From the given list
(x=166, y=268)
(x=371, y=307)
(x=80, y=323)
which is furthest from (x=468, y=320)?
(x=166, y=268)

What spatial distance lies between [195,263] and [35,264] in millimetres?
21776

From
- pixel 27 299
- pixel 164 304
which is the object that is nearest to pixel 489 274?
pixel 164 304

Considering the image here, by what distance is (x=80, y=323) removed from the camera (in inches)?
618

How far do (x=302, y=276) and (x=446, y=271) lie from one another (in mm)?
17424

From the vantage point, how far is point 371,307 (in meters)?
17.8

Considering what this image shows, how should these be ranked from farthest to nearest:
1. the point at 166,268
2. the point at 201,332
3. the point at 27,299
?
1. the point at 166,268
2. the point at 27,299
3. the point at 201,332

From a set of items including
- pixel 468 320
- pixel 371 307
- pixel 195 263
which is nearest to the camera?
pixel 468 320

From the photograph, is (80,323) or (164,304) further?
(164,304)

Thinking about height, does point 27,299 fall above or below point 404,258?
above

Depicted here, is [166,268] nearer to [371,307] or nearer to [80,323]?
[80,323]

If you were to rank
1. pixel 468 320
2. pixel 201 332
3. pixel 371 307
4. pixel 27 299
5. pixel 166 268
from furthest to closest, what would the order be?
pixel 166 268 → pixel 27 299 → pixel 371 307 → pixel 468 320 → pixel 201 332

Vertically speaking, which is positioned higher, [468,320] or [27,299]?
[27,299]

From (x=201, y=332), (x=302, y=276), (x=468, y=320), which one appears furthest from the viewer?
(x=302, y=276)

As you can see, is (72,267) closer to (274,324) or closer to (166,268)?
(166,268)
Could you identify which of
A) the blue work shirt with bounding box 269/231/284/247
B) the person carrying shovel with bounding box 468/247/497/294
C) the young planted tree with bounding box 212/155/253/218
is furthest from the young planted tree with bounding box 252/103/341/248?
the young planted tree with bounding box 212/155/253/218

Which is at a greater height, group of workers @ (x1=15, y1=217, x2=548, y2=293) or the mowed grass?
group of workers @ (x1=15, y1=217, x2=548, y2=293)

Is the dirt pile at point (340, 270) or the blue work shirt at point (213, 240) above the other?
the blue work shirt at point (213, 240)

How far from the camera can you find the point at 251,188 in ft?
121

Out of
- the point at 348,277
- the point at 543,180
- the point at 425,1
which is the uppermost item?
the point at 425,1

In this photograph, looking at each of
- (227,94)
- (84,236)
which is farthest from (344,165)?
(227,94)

════════════════

- [Task statement]
Print the complete listing again, exactly as it stands.

- [Complete response]
From the given list
(x=166, y=268)
(x=371, y=307)
(x=80, y=323)
which is furthest from (x=468, y=320)?
(x=166, y=268)

What spatial distance lies between [195,263] and [35,264] in millimetres?
21776

From
- pixel 27 299
- pixel 164 304
which is the object that is nearest to pixel 489 274?
pixel 164 304

Considering the image here, by what distance is (x=80, y=323) removed from the camera (in inches)?
618

How far do (x=302, y=276) and (x=446, y=271) lie from one another (in mm)?
17424

From the vantage point, how far is point 371,307 (in meters)?
17.8

Considering what this image shows, how should these be ranked from farthest to nearest:
1. the point at 166,268
2. the point at 201,332
3. the point at 27,299
?
1. the point at 166,268
2. the point at 27,299
3. the point at 201,332

From a set of items including
- pixel 468 320
- pixel 371 307
- pixel 195 263
which is nearest to the camera?
pixel 468 320

From the photograph, is (80,323) or (164,304) further?
(164,304)

Thinking about height, does point 27,299 fall above or below point 404,258?
above

Depicted here, is [166,268] nearer to [371,307] or nearer to [80,323]?
[80,323]

If you were to rank
1. pixel 468 320
2. pixel 201 332
3. pixel 371 307
4. pixel 27 299
5. pixel 166 268
from furthest to closest, what would the order be?
pixel 166 268 → pixel 27 299 → pixel 371 307 → pixel 468 320 → pixel 201 332

Vertically speaking, which is positioned higher, [468,320] or [27,299]?
[27,299]

From (x=201, y=332), (x=302, y=276), (x=468, y=320), which one appears furthest from the viewer?
(x=302, y=276)

As you can see, is (72,267) closer to (274,324) or closer to (166,268)?
(166,268)
Could you identify which of
A) the blue work shirt with bounding box 269/231/284/247
B) the person carrying shovel with bounding box 468/247/497/294
C) the young planted tree with bounding box 212/155/253/218
is furthest from the young planted tree with bounding box 252/103/341/248?
the young planted tree with bounding box 212/155/253/218

Which is at a greater height, group of workers @ (x1=15, y1=217, x2=548, y2=293) or the mowed grass?
group of workers @ (x1=15, y1=217, x2=548, y2=293)

Is the dirt pile at point (340, 270) or the blue work shirt at point (213, 240) above the other?
the blue work shirt at point (213, 240)

How far from the camera can you find the point at 251,188 in ft?
121

Out of
- the point at 348,277
- the point at 543,180
- the point at 425,1
which is the uppermost item?
the point at 425,1

In this photograph, looking at each of
- (227,94)
- (84,236)
which is farthest from (344,165)?
(227,94)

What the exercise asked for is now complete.